The son of a Jewish schoolmaster, W. M. Haffkine was born in the prosperous Black Sea port of Odessa, but received most of his early education in Berdiansk. He joined the Gymnasium in 1872 and passed out of it seven years later. Immediately after he entered the Faculty of Natural Sciences in the University at Odessa. He completed his studies in 1882 with a dissertation on Zoology.
He became the curator of the Zoological Museum in Odessa, and would have remained there had he not been arrested as a member of a Jewish self-defence organisation after the assassination of Tsar Alexander. Released after a trial, he left for Switzerland in 1888 and worked as an assistant at the Geneva medical school for a year.
In 1889 he moved to Paris and started working in Pasteur's world famous laboratory. His initial work on producing a cholera inoculation was successful. He produced an attenuated form of the bacterium by exposing it to blasts of hot air. A series of animal trials confirmed the efficacy of the inoculation. In July 1892, Haffkine performed his first human test: on himself! During the Indian cholera epidemic of 1893, he travelled to Calcutta and introduced his new prophylactic inoculation. After initial criticism by the local medical bodies, it was widely accepted.
At the outbreak of the plague epidemic in Bombay in October 1896, Haffkine was summonned to the city. He improvised a laboratory in the Grant Medical College and set to work on preventive and curative measures. A curative serum was tested in four months, but was not found to be reliable. Emphasis moved to a preventive vaccine using dead bacteria. A form useful enough for human trials was ready by January 1897, and tested on volunteers at the Byculla jail the next month. Use of the vaccine in the field started immediately.

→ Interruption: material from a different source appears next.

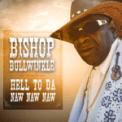 Free Download Bishop Bullwinkle Hell To Da Naw Naw Naw Mp3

Recognition followed quickly. The Aga Khan provided a building to house Haffkine's "Plague Research Laboratory" and other prominent citizens of Bombay supported his researches. However, the medical community was not very sympathetic towards him. In 1902 the vaccine apparently caused nineteen cases of tetanus. An inquiry commission indicted Haffkine, who was relieved of the position of the Director of the Plague Laboratory. A review of this commission's report by the Lister Institute in England overturned this decision, put the blame squarely on the doctor who administered the injections, and exonerated Haffkine. Since the Bombay post was already occupied, Haffkine moved to Calcutta, where he worked until his retirement in 1914.
Then he returned to France and settled in Boulogne-sur-Seine, and occassionally wrote for medical journals. In 1925, when the Plague Laboratory in Bombay was renamed the "Haffkine Institute", he wrote that "...the work at Bombay absorbed the best years of my life... ". He revisited Odessa in 1927, but could not adapt to the tremendous changes after the revolution. He moved to Lausanne in 1928 and remained there for the last two years of his life.